The Consumers Association of Malaysia (PPIM) said it was wrong for bottler Chuan Sin Sdn Bhd to use the image of Lord Murugan, a Hindu deity, on its labels as it was offensive to the country’s community. The Rakyat Post news website said the image was a promotional picture for the Visit Malaysia 2014 campaign.
“How can Chuan Sin place the picture of another god next to the halal logo? This is a very sensitive issue to the community of the country,” PPIM chief Nadzim Johan said. “We will make a police report and urge all Islamic authorities and non-government organisations to stop or hold the sale of this brand of mineral water until we can resolve this matter.”

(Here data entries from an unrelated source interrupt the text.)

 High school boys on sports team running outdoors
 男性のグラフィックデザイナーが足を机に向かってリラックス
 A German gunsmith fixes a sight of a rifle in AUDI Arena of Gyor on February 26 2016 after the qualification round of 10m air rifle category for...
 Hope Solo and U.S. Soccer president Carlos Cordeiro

Chuan Sin produces mineral water under the Cactus and Spritzer brands in their factory in Perak.
Mr Nazim also urged supermarkets to immediately suspend the sale of the product, while calling on Malaysia’s Islamic affairs agency, the Islamic Development Department (JAKIM), to investigate the matter. JAKIM is the body in Malaysia tasked with ensuring that products are halal, or permissible by Islamic law.

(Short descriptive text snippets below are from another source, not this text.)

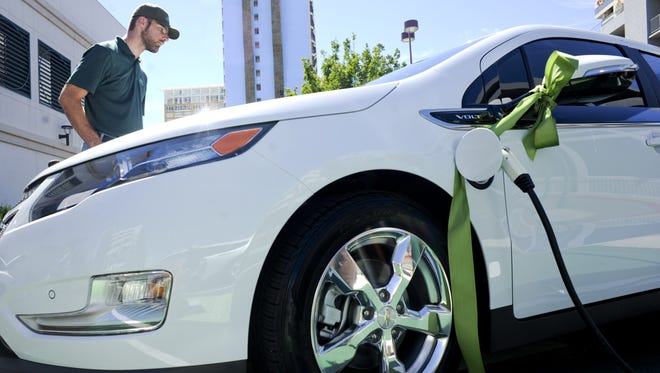 In 2013: Sean Sullivan examines a Chevrolet Volt during the unveiling of charging stations at Harrah's Reno.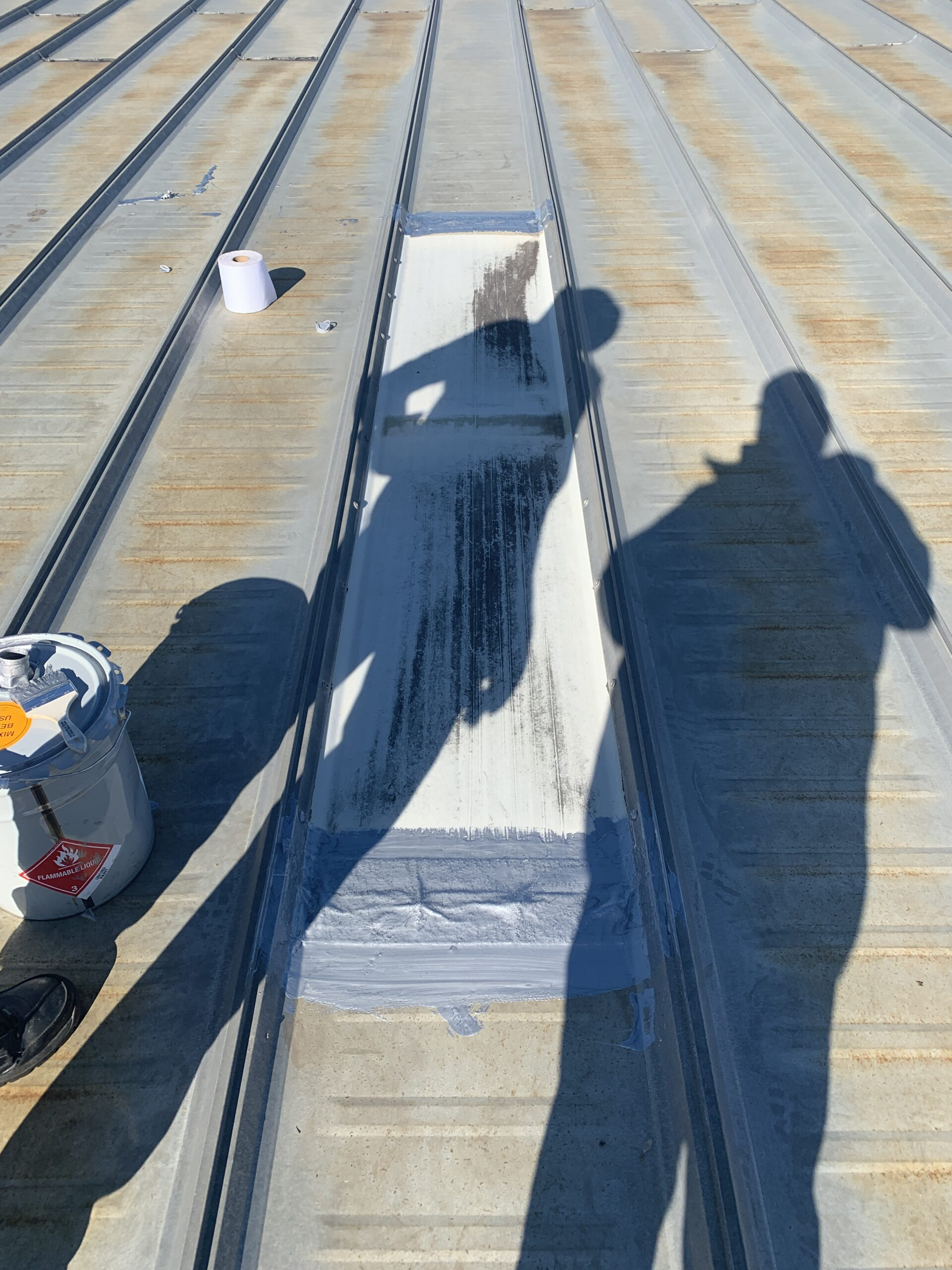 picture of commercial roof coating around a skylight on a metal roof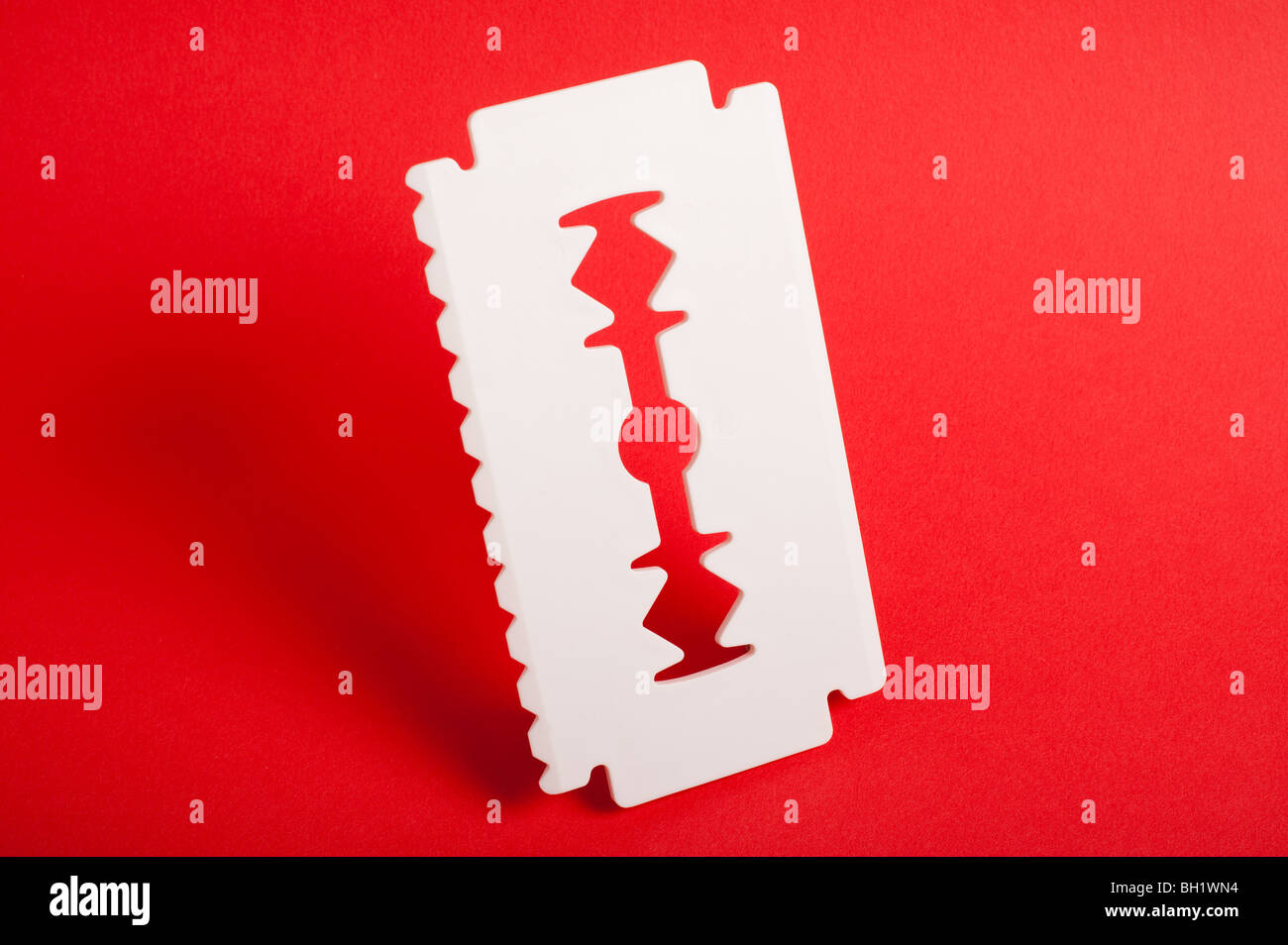 Big white ice scraper shaped as razor blade with smooth shadows. - Stock Image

PPIM head of monitoring and financial services, Mr Sheikh Abdul Kareem, claimed that the practice violated the Trade Descriptions Act, which states that no religious symbols may be used on the label or packaging of a product. “As a mineral water manufacturer, (Chuan Sin) should be more sensitive. This action is a disgrace to the religion of the Constitution, which is Islam. We urge the Home Ministry to take action and tell them to respect that,” said Mr Sheikh Abdul.
“If (Chuan Sin) sells (the product) without using the halal logo, it won’t be a problem, but when you have both (the logo and the image of the Hindu god), it will definitely cause confusion among the community,” he added.

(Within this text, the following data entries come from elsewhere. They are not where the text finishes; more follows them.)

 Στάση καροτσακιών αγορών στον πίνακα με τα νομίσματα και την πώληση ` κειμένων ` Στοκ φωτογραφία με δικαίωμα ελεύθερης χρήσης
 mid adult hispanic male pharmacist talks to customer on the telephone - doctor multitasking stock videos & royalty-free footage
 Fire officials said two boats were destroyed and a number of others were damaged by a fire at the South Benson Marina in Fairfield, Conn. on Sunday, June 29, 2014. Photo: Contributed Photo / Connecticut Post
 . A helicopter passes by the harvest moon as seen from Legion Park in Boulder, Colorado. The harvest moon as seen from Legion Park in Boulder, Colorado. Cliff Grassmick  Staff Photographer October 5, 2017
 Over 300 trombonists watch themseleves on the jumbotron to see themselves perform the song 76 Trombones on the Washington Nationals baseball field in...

PPIM’s complaint yesterday was not the first time this year that concerns have been raised by groups over halal food items sold in the country. In May, Cadbury withdrew two varieties of its halal-certified chocolate snacks from sale after they were alleged by the Ministry of Health to be contaminated with pig DNA. Under Islamic law, are forbidden to consume pork and those who have touched pigs have to undergo ritual purification.
The finding sparked outrage among some Islamist groups, which called for a boycott of all Cadbury products, but it was later discredited by JAKIM after tests found no traces of pork in the chocolates.
In recent months, groups such as Ikatan Muslimin Malaysia and Isma as well as Malay rights groups such as Perkasa have come out strongly to voice their concern over what they see as lax oversight by the country’s Islamic authorities, saying Malaysia’s image as an Islamic country was at stake.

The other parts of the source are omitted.